§ **What you will do**
Return the listing that follows exactly, with no pictures included.

§ **Material to process**
|---|
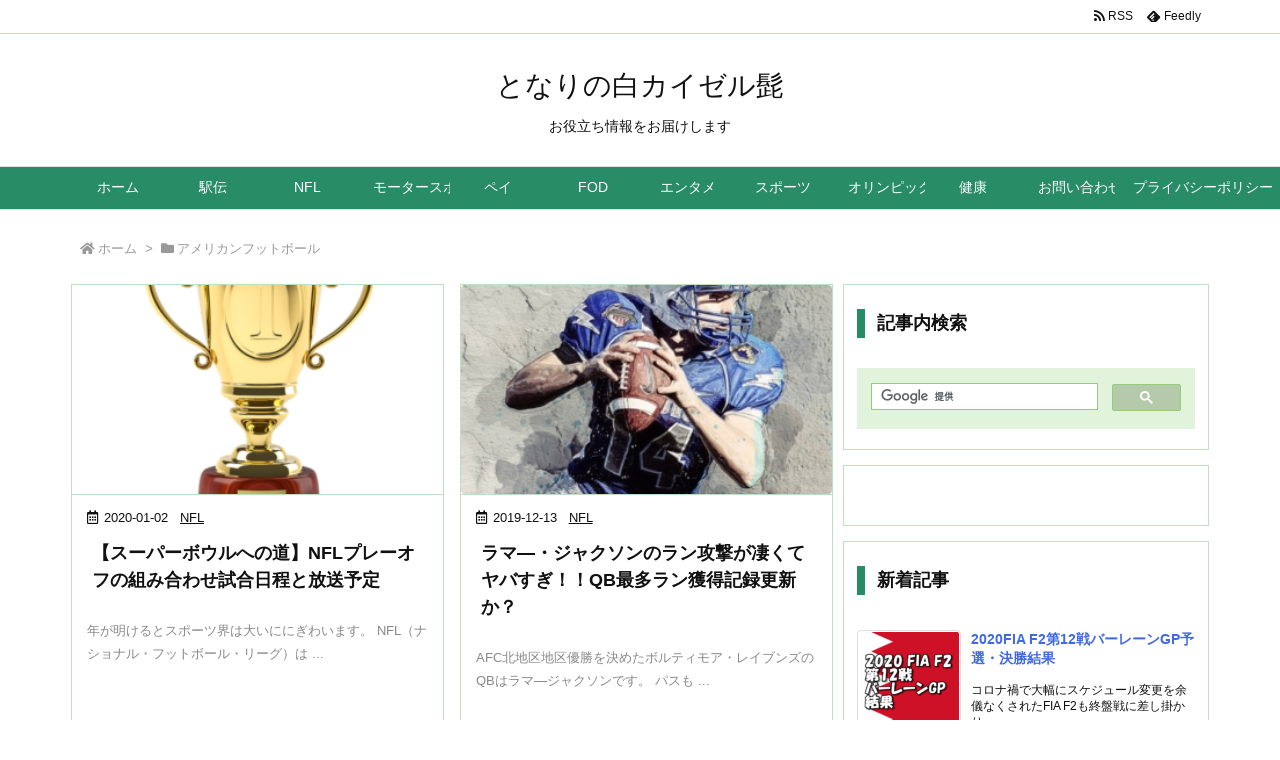

--- FILE ---
content_type: application/javascript
request_url: https://sirohigedan.xyz/wp-content/themes/luxeritas/js/luxe-serviceworker-regist.js?v=1762647531
body_size: 384
content:
/*! Service Worker script for Wordpress Luxeritas Theme */
try{"serviceWorker"in navigator&&window.addEventListener("load",function(){navigator.serviceWorker.register("https://sirohigedan.xyz/luxe-serviceworker.js").then(function(e){console.log("PWA: service worker registered"),e.update()}).catch(function(e){console.log("PWA: registration failed with "+e)}),window.addEventListener("beforeinstallprompt",function(e){console.log("PWA: beforeinstallprompt Event fired"),e.prompt()})})}catch(e){}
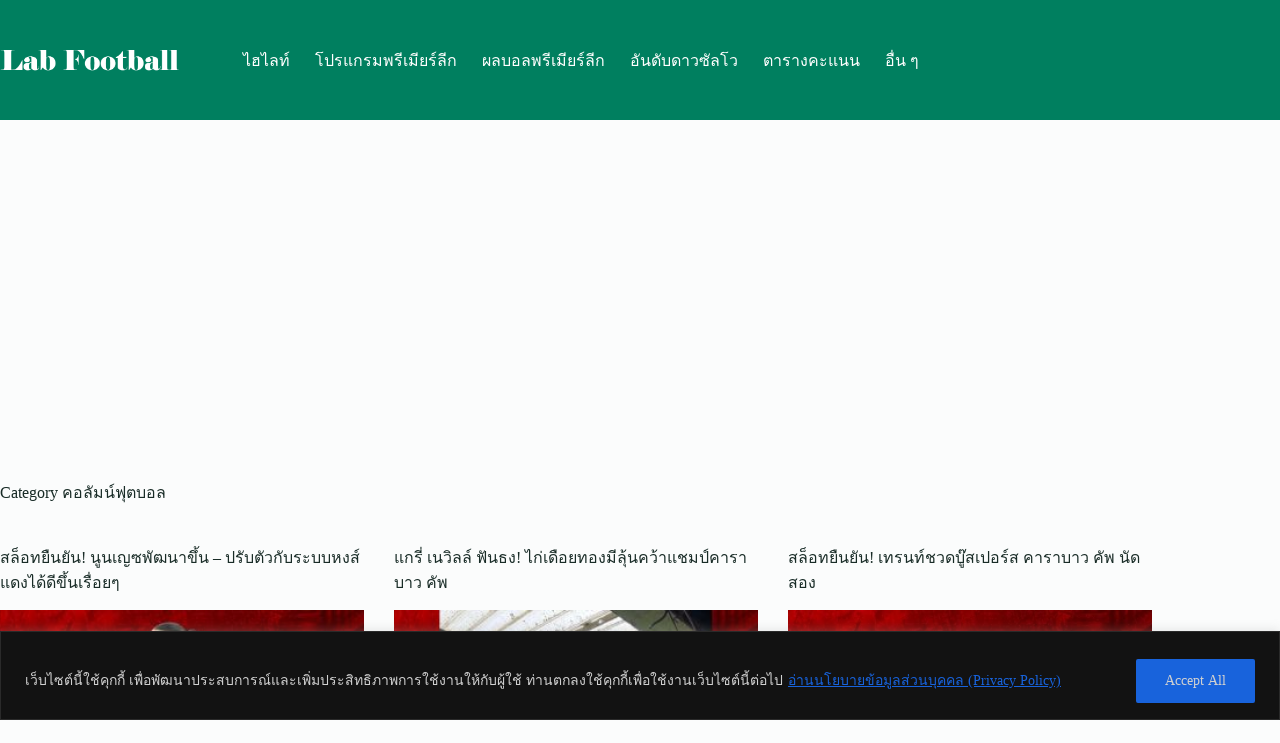

--- FILE ---
content_type: text/html; charset=utf-8
request_url: https://www.google.com/recaptcha/api2/aframe
body_size: 269
content:
<!DOCTYPE HTML><html><head><meta http-equiv="content-type" content="text/html; charset=UTF-8"></head><body><script nonce="EMA4a1BUQuXk706zFRh0nw">/** Anti-fraud and anti-abuse applications only. See google.com/recaptcha */ try{var clients={'sodar':'https://pagead2.googlesyndication.com/pagead/sodar?'};window.addEventListener("message",function(a){try{if(a.source===window.parent){var b=JSON.parse(a.data);var c=clients[b['id']];if(c){var d=document.createElement('img');d.src=c+b['params']+'&rc='+(localStorage.getItem("rc::a")?sessionStorage.getItem("rc::b"):"");window.document.body.appendChild(d);sessionStorage.setItem("rc::e",parseInt(sessionStorage.getItem("rc::e")||0)+1);localStorage.setItem("rc::h",'1766113490354');}}}catch(b){}});window.parent.postMessage("_grecaptcha_ready", "*");}catch(b){}</script></body></html>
|---|
§ **Completed exercise**
--- FILE ---
content_type: application/javascript
request_url: https://sirohigedan.xyz/wp-content/themes/luxeritas/js/luxe-serviceworker-regist.js?v=1762647531
body_size: 384
content:
/*! Service Worker script for Wordpress Luxeritas Theme */
try{"serviceWorker"in navigator&&window.addEventListener("load",function(){navigator.serviceWorker.register("https://sirohigedan.xyz/luxe-serviceworker.js").then(function(e){console.log("PWA: service worker registered"),e.update()}).catch(function(e){console.log("PWA: registration failed with "+e)}),window.addEventListener("beforeinstallprompt",function(e){console.log("PWA: beforeinstallprompt Event fired"),e.prompt()})})}catch(e){}

--- FILE ---
content_type: text/html; charset=utf-8
request_url: https://www.google.com/recaptcha/api2/aframe
body_size: 269
content:
<!DOCTYPE HTML><html><head><meta http-equiv="content-type" content="text/html; charset=UTF-8"></head><body><script nonce="EMA4a1BUQuXk706zFRh0nw">/** Anti-fraud and anti-abuse applications only. See google.com/recaptcha */ try{var clients={'sodar':'https://pagead2.googlesyndication.com/pagead/sodar?'};window.addEventListener("message",function(a){try{if(a.source===window.parent){var b=JSON.parse(a.data);var c=clients[b['id']];if(c){var d=document.createElement('img');d.src=c+b['params']+'&rc='+(localStorage.getItem("rc::a")?sessionStorage.getItem("rc::b"):"");window.document.body.appendChild(d);sessionStorage.setItem("rc::e",parseInt(sessionStorage.getItem("rc::e")||0)+1);localStorage.setItem("rc::h",'1766113490354');}}}catch(b){}});window.parent.postMessage("_grecaptcha_ready", "*");}catch(b){}</script></body></html>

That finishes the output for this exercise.